**Task:** Leave out the pictures and repeat exactly the lines from the one containing "Within the photo displayed, from" through the end of the records.

======== Provided information

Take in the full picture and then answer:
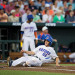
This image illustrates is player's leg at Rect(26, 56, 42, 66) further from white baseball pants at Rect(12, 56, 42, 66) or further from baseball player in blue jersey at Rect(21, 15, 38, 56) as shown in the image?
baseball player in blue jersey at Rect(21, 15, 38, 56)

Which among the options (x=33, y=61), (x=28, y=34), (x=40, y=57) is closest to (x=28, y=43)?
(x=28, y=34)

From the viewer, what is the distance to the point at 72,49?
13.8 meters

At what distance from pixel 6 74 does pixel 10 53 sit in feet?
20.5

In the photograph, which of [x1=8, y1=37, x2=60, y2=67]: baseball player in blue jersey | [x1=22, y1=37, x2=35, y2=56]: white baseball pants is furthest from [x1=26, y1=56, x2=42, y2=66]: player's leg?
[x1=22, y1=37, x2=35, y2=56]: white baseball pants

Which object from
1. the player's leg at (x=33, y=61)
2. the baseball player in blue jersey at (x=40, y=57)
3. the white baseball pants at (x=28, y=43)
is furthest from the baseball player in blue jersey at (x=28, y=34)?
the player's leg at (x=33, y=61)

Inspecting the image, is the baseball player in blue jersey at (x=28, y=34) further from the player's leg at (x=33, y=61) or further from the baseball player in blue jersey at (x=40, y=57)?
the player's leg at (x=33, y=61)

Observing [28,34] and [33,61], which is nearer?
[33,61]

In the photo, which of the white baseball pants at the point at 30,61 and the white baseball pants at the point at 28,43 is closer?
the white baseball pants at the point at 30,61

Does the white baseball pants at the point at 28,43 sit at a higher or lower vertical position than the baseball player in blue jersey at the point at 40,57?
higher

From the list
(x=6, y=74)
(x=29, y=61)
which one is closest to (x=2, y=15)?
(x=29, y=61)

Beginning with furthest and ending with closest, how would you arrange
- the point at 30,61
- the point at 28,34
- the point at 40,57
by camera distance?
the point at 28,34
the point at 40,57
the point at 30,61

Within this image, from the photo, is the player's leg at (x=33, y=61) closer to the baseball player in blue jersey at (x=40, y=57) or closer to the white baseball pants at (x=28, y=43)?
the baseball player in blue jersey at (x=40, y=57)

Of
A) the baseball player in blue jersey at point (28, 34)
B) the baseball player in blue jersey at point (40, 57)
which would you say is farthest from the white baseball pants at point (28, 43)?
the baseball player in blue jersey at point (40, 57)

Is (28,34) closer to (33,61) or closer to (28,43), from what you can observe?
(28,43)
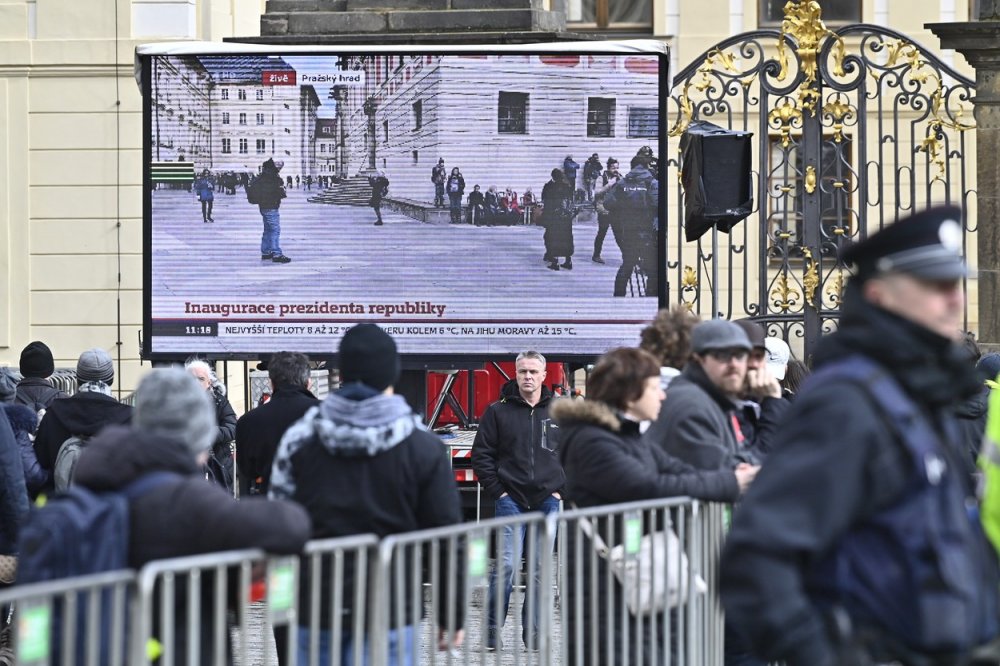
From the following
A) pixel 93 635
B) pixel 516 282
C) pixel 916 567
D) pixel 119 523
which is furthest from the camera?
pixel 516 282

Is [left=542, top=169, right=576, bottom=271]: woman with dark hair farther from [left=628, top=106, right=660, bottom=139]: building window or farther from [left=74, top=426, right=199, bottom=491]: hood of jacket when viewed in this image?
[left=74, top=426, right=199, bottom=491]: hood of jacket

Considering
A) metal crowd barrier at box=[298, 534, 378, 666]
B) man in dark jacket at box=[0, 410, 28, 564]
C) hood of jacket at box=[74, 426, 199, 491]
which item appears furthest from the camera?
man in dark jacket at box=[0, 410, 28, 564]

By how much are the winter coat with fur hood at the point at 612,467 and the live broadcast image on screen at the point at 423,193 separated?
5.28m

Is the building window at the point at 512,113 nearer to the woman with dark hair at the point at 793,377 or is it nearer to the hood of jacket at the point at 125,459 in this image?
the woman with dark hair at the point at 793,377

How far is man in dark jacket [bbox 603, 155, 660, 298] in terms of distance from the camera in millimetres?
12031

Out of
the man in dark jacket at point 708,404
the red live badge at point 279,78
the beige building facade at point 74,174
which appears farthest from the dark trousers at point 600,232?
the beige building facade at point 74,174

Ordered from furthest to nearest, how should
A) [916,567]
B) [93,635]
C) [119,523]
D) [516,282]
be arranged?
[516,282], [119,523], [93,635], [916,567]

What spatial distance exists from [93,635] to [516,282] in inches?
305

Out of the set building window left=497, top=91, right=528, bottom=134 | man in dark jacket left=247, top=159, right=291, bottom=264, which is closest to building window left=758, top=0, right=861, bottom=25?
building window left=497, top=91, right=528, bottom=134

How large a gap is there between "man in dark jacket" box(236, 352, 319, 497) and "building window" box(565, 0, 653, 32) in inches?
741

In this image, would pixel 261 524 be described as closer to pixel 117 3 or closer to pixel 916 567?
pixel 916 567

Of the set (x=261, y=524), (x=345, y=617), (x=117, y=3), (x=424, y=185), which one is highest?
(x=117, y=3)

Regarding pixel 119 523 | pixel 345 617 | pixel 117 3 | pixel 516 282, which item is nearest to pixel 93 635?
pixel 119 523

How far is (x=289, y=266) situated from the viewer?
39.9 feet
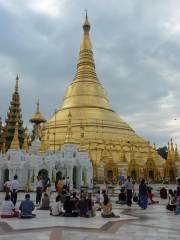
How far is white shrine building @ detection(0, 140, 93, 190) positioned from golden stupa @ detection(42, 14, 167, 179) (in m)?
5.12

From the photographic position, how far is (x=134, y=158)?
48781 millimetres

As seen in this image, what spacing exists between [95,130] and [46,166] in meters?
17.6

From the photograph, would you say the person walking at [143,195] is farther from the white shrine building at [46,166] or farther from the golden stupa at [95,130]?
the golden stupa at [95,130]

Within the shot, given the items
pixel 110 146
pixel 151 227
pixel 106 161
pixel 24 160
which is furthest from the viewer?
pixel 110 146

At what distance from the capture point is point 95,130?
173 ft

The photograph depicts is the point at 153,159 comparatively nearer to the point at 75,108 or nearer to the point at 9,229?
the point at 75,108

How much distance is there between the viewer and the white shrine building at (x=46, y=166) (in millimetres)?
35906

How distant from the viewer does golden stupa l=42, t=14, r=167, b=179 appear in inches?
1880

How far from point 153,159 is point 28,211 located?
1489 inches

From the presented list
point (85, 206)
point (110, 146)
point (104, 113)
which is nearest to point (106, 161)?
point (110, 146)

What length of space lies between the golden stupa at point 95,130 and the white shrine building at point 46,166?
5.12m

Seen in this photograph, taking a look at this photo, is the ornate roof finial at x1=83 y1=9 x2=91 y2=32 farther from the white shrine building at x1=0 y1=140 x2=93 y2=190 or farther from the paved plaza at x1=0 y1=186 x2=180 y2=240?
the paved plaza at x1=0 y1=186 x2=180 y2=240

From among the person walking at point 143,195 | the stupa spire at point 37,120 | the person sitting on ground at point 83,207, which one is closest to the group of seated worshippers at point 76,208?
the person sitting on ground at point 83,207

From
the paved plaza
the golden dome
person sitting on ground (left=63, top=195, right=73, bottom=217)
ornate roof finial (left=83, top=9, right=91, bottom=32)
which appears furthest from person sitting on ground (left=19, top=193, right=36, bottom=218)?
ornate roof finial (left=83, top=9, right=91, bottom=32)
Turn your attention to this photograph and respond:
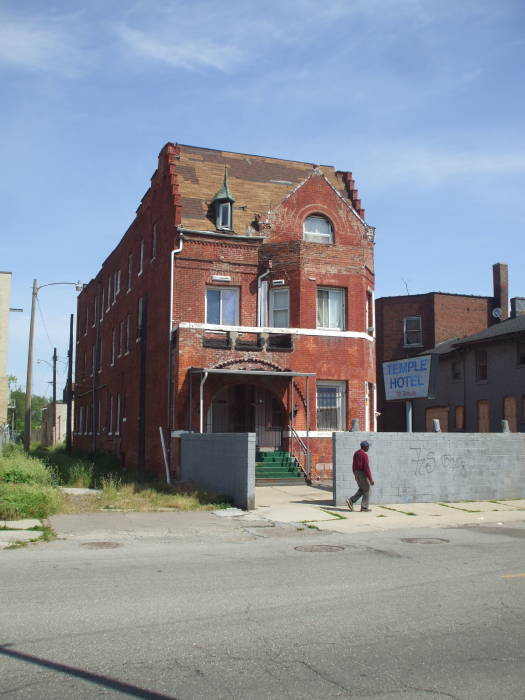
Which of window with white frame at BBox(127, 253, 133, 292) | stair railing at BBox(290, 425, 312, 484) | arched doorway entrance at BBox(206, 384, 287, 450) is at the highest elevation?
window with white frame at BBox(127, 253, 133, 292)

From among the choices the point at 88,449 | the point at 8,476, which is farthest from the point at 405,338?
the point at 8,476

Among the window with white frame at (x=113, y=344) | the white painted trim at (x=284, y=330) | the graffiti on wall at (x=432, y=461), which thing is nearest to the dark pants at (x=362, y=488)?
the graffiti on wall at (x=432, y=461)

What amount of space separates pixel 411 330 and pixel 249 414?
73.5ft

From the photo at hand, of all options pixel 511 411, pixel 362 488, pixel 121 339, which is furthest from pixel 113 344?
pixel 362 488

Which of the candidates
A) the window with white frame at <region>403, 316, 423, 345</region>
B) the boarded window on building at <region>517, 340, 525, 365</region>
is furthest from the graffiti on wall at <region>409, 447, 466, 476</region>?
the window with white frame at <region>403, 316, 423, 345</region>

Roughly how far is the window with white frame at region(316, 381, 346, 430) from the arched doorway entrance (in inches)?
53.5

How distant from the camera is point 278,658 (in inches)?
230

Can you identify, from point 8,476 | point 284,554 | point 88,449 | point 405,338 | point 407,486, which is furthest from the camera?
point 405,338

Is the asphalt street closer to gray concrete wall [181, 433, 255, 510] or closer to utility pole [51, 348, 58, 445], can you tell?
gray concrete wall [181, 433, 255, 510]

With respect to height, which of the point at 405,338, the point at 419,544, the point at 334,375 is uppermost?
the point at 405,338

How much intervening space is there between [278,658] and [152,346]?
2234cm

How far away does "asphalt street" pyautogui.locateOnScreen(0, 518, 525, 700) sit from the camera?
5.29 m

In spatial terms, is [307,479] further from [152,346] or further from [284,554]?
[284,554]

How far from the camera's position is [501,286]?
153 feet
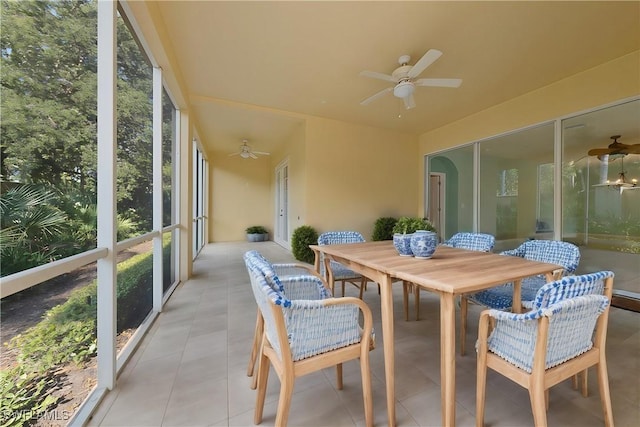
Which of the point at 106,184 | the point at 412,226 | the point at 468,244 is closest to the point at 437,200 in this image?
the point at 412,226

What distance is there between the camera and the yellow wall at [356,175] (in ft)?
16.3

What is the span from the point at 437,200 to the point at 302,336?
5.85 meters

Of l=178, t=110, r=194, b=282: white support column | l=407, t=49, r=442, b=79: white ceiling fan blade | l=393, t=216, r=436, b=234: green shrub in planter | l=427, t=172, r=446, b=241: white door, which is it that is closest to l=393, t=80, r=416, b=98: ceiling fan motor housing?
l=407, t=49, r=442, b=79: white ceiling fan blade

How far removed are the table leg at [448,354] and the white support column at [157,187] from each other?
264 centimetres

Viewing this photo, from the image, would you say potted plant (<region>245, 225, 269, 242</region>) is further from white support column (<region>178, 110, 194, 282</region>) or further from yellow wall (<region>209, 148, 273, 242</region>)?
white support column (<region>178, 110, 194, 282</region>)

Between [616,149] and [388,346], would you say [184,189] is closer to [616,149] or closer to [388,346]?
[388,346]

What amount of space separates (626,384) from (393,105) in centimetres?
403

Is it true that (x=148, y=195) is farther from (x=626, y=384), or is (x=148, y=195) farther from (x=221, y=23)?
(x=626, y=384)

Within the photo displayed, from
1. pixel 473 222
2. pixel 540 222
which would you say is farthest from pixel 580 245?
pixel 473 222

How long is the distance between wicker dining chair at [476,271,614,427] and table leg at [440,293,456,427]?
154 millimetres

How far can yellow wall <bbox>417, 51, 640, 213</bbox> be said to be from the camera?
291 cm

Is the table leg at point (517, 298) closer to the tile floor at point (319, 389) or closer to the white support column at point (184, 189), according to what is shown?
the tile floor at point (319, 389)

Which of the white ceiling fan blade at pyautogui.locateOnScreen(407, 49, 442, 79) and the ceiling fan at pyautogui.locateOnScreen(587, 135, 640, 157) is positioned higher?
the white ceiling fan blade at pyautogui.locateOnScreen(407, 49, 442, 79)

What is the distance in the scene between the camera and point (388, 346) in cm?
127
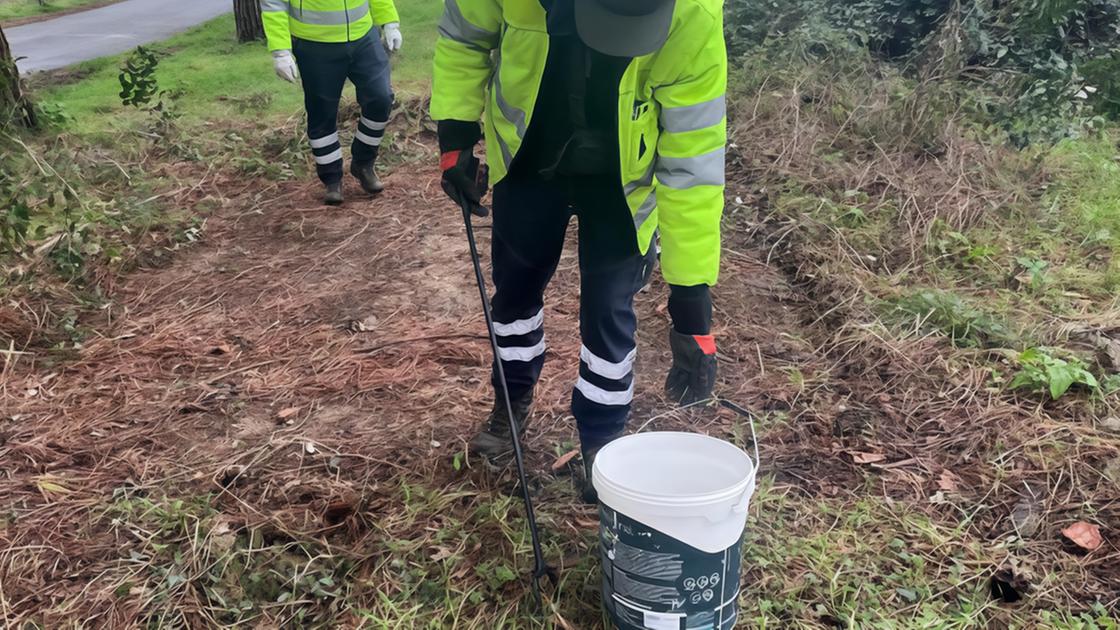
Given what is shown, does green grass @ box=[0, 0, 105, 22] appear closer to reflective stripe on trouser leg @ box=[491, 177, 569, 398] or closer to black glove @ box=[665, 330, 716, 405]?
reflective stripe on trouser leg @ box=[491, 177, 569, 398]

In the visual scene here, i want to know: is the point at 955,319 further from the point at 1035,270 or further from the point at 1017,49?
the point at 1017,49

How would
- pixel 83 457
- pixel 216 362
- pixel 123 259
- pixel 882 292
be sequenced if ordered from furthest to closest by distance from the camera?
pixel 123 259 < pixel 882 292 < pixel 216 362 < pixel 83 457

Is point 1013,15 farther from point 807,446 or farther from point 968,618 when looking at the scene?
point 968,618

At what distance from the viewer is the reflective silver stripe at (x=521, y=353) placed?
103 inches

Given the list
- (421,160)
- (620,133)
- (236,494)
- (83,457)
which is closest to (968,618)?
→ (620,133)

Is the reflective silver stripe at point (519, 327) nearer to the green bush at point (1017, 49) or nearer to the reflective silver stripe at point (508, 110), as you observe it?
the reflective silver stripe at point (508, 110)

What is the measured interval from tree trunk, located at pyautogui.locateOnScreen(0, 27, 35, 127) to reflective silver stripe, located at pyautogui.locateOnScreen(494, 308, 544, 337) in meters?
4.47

================

**Final result:**
Within the photo displayed, from
1. pixel 473 222
2. pixel 540 222
which would you say is farthest from pixel 580 245?
pixel 473 222

How long is the distance between wicker dining chair at [476,271,614,427] and table leg at [440,293,456,427]?
154 millimetres

How far can yellow wall <bbox>417, 51, 640, 213</bbox> be said to be from the camera?
291 cm

Is the table leg at point (517, 298) closer to the tile floor at point (319, 389) or closer to the white support column at point (184, 189), according to what is shown?
the tile floor at point (319, 389)

Which of the white ceiling fan blade at pyautogui.locateOnScreen(407, 49, 442, 79) and the ceiling fan at pyautogui.locateOnScreen(587, 135, 640, 157) is positioned higher?
the white ceiling fan blade at pyautogui.locateOnScreen(407, 49, 442, 79)

What is the distance in the scene between the camera and point (388, 346) in cm?
127
Given what is shown, does green grass @ box=[0, 0, 105, 22] appear closer to reflective stripe on trouser leg @ box=[491, 177, 569, 398] or closer to black glove @ box=[665, 330, 716, 405]?
reflective stripe on trouser leg @ box=[491, 177, 569, 398]

In the visual scene here, i want to know: is the point at 955,319 further from the point at 1035,270 or further from the point at 1017,49?
the point at 1017,49

How would
- pixel 83 457
- pixel 216 362
- pixel 123 259
- pixel 882 292
be sequenced if ordered from furthest to closest by distance from the camera?
pixel 123 259 < pixel 882 292 < pixel 216 362 < pixel 83 457

Is point 1013,15 farther from point 807,446 or farther from point 968,618 when looking at the scene?
point 968,618

At what distance from the viewer is the reflective silver stripe at (x=521, y=353) placed?
103 inches

Given the list
- (421,160)
- (620,133)
- (236,494)
- (83,457)
which is closest to (968,618)?
→ (620,133)

Is the reflective silver stripe at point (519, 327) nearer to the green bush at point (1017, 49) or nearer to the reflective silver stripe at point (508, 110), as you observe it?
the reflective silver stripe at point (508, 110)

What is the measured interval from tree trunk, located at pyautogui.locateOnScreen(0, 27, 35, 127) to reflective silver stripe, located at pyautogui.locateOnScreen(494, 308, 544, 337) in meters?
4.47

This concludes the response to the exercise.